---------- Brano

Il Partito comunista cinese sta espandendo la propria presenza nelle università in giro per il mondo. Sezioni sono state costituite negli Stati Uniti, in Corea del Sud, in Germania e in diversi altri Paesi. Lo scopo di questi gruppi è tenere d’occhio gli studenti e i lavoratori cinesi all’estero, facendo in modo che non si lascino attrarre dalle “cattive idee” che possono apprendere fuori dai confini della Repubblica popolare. Sia Radio Free Asia sia Foreign Policy hanno documentato la presenza queste sezioni, considerate un modo per espandere l’influenza ideologica del Pcc, uno dei pilastri della presidenza di Xi Jinping. Si tratta di gruppi inizialmente piccoli, che mettono però in campo campagne di reclutamento e le cui attività si svolgono in gran parte alla luce del sole. Secondo quanto riporta il Financial Times ci sono oltre 2000 progetti congiunti di formazione e istruzione in Cina, a ognuno dei quali è stato ordinato di formare una propria cellula interna del partito e di aver il segretario della sezione nel loro board.

--------------------

Domande
(1) In base al brano sul Partito comunista cinese, a che cosa servono le sezioni del partito create nelle università all'estero? Spiegalo in una, due o tre frasi.
(2) Indica se ciascuna affermazione concorda con il brano sul Partito comunista cinese, rispondendo sì o no e citando le parole del testo che lo dimostrano.
(a) Le sezioni del partito sono state costituite soltanto negli Stati Uniti.
(b) Le attività di questi gruppi si svolgono per lo più di nascosto.
(c) Secondo il Financial Times, in Cina ci sono più di 2000 progetti congiunti di formazione e istruzione.
I dati non servono a svolgere queste consegne.

---------- Dati

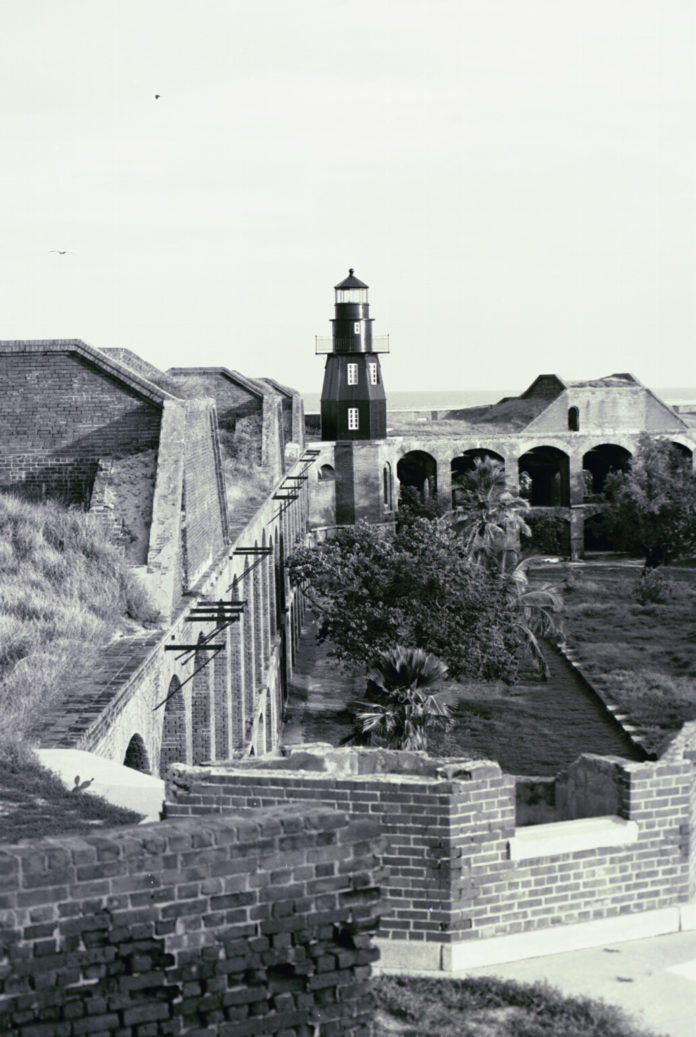 THE LIGHTHOUSE - A vintage photo of an old building - History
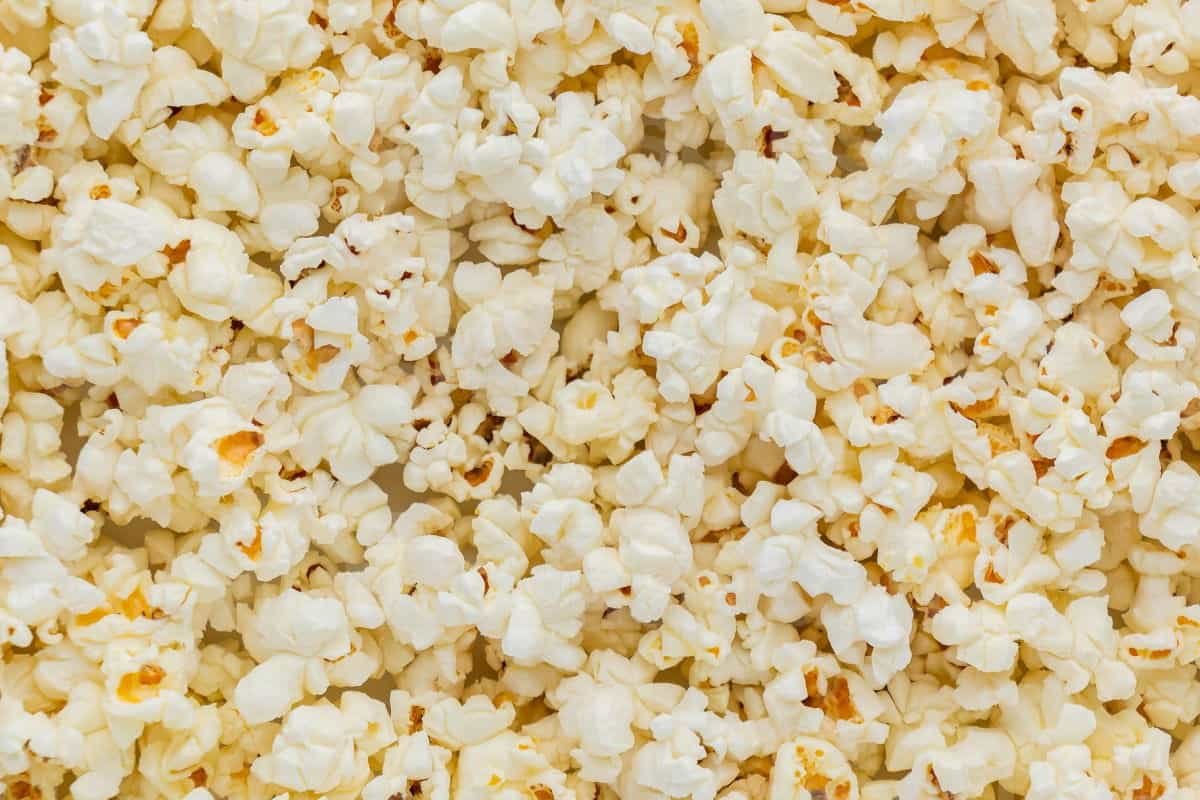 A close up shot of a big pile of popcorn.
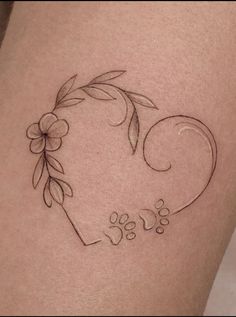 a small tattoo on the side of a woman's thigh with flowers and leaves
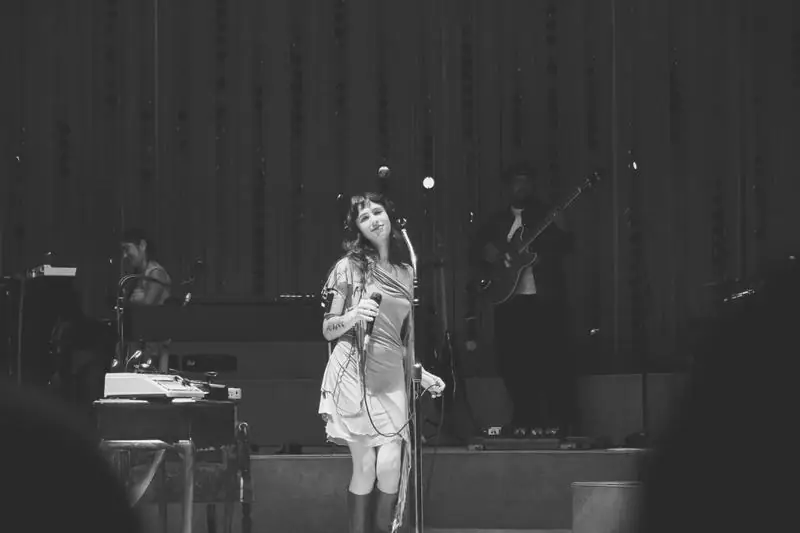 Black and white woman singing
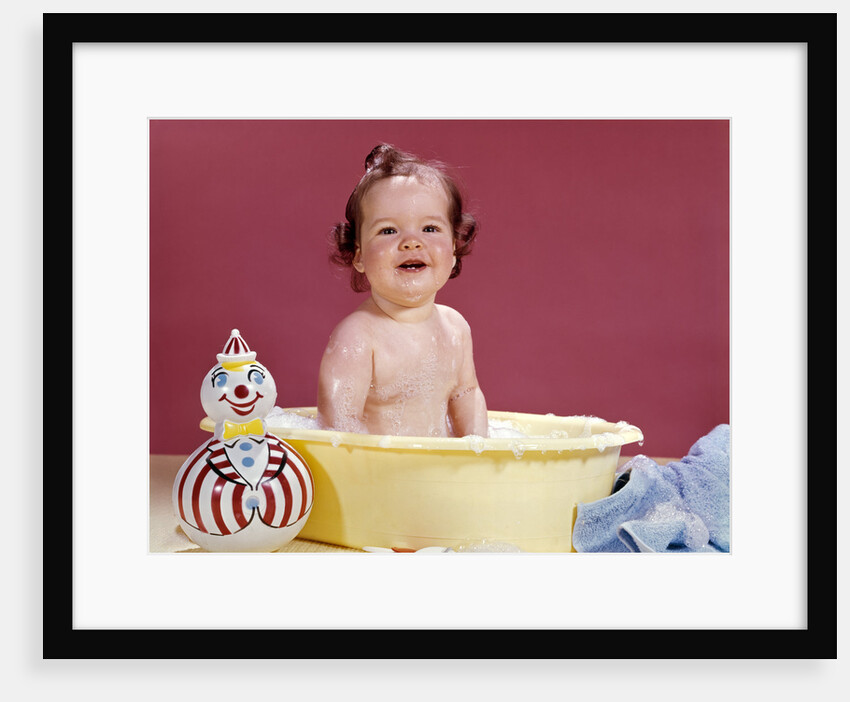 1960s smiling brunette baby sitting in yellow plastic bath tub with toy clown looking at camera by Anonymous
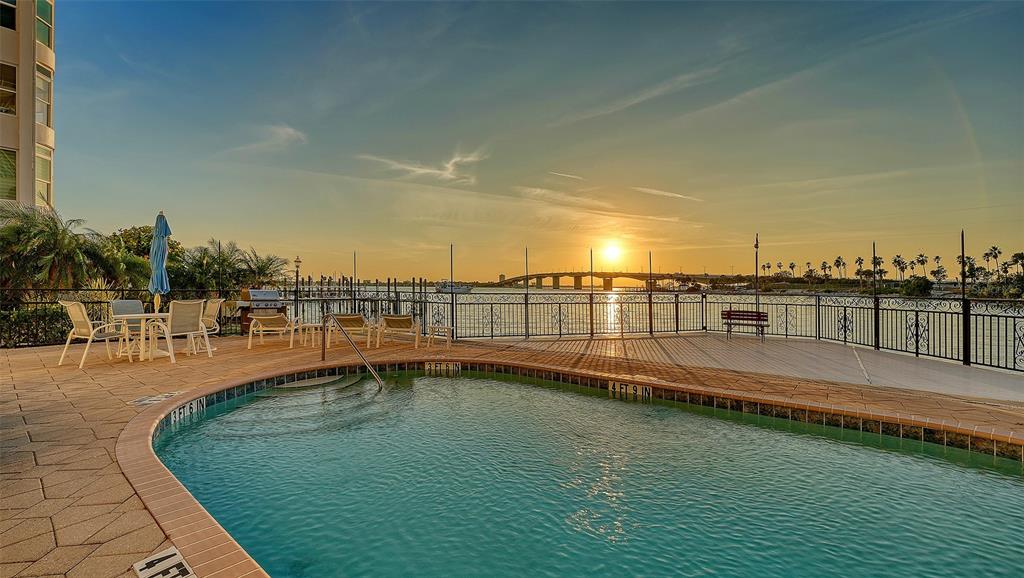 166 Golden Gate Point, Unit 22 Sarasota, FL 34236 - Photo 7 of 49 a view of a swimming pool with an ocean view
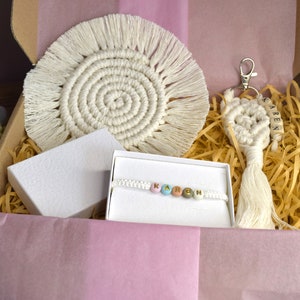 May include: A gift box filled with handmade items, including a white macrame coaster, a white macrame keyring with the name "KAREN" on it, a white beaded bracelet with colourful beads spelling "KAREN", and a white box.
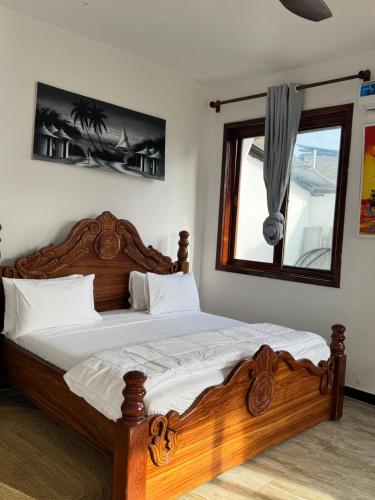 a bedroom with a wooden bed and a window at Jamaica House in Nungwi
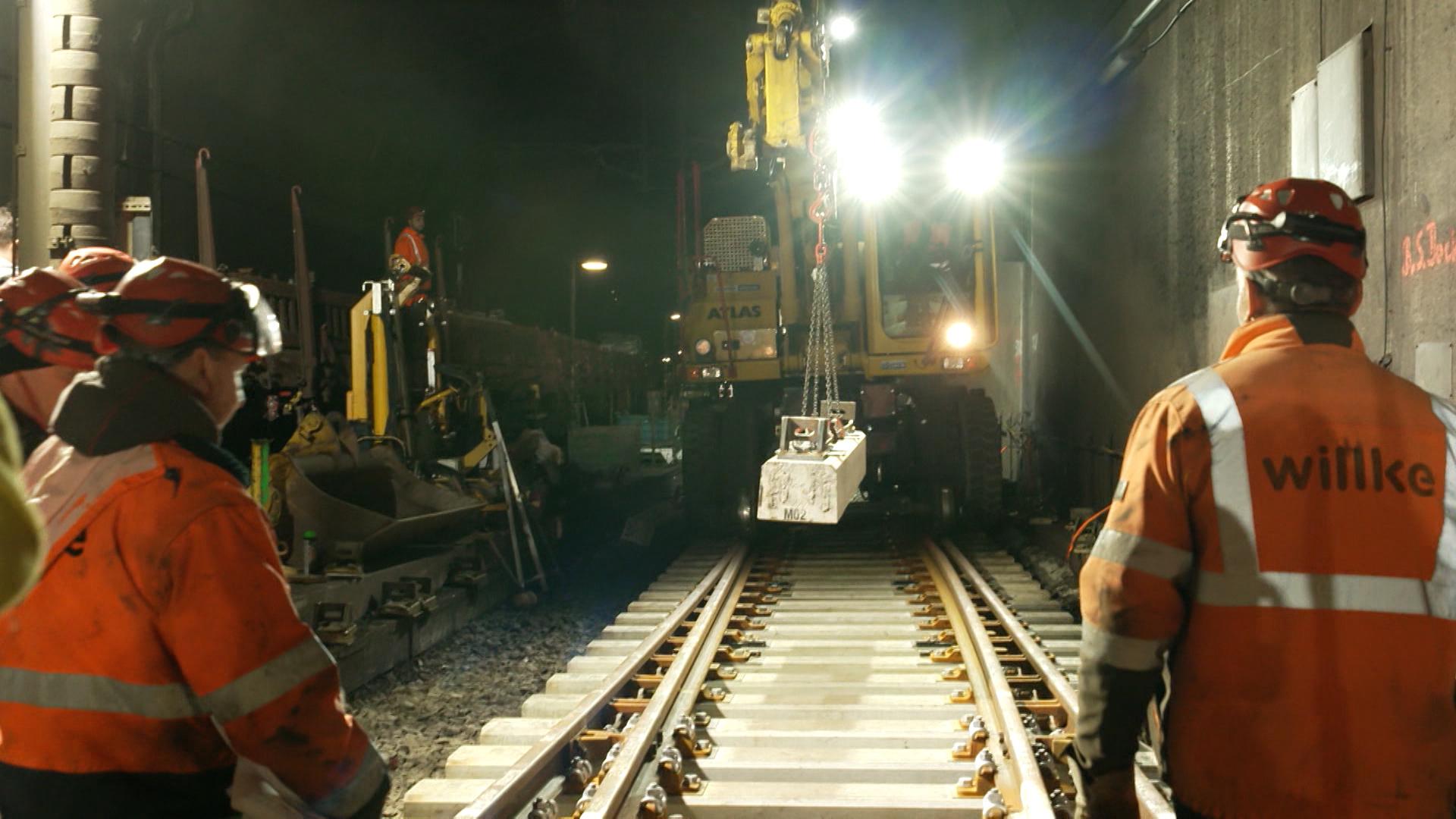 Ein Zweiwegebagger bringt eine neue Betonsschwelle zum Einbau einer Weiche im Bahnhof Isartor.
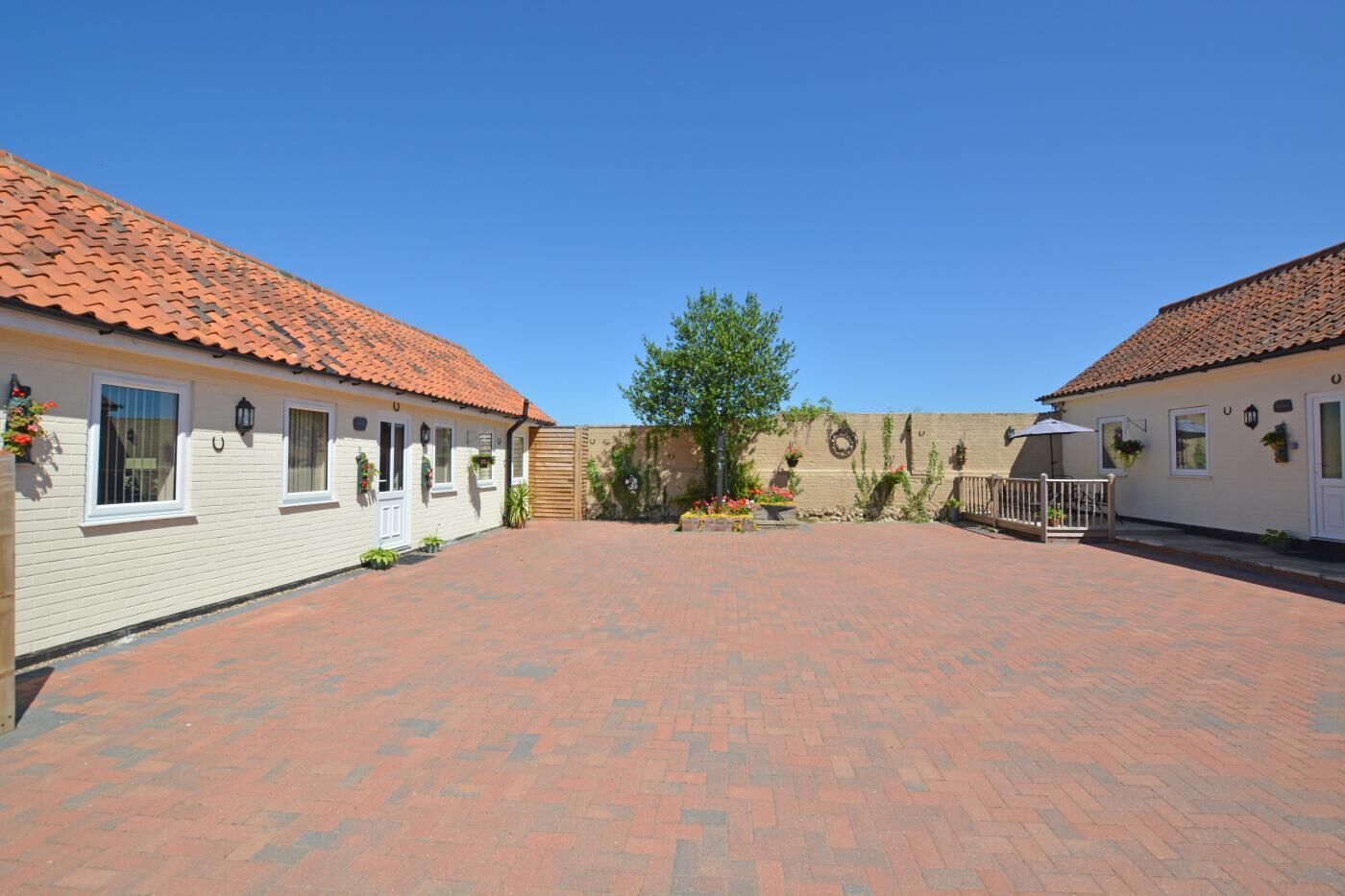 A courtyard with two white buildings, each with a red-tiled roof and white-framed windows.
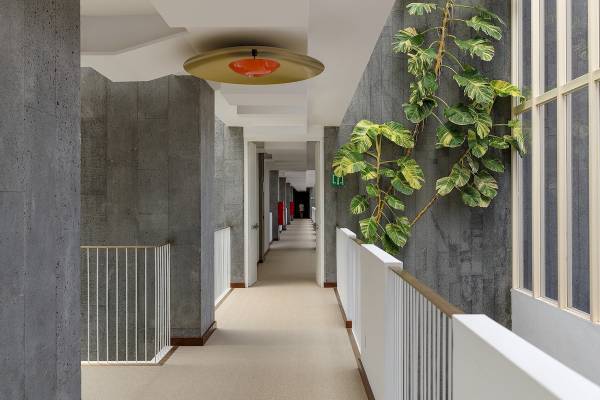 Innenansicht des Flurs im Plus Fariones Suite Hotel mit grauen Wänden, beigem Teppich und einer großen orangefarbenen Lampe.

--------------------

Risposte
(1) Servono a tenere d'occhio gli studenti e i lavoratori cinesi all'estero. In questo modo il partito vuole evitare che si lascino attrarre dalle “cattive idee” che possono apprendere fuori dai confini della Repubblica popolare.

(2)
(a) No: "Sezioni sono state costituite negli Stati Uniti, in Corea del Sud, in Germania e in diversi altri Paesi".
(b) No: "le cui attività si svolgono in gran parte alla luce del sole".
(c) Sì: "ci sono oltre 2000 progetti congiunti di formazione e istruzione in Cina".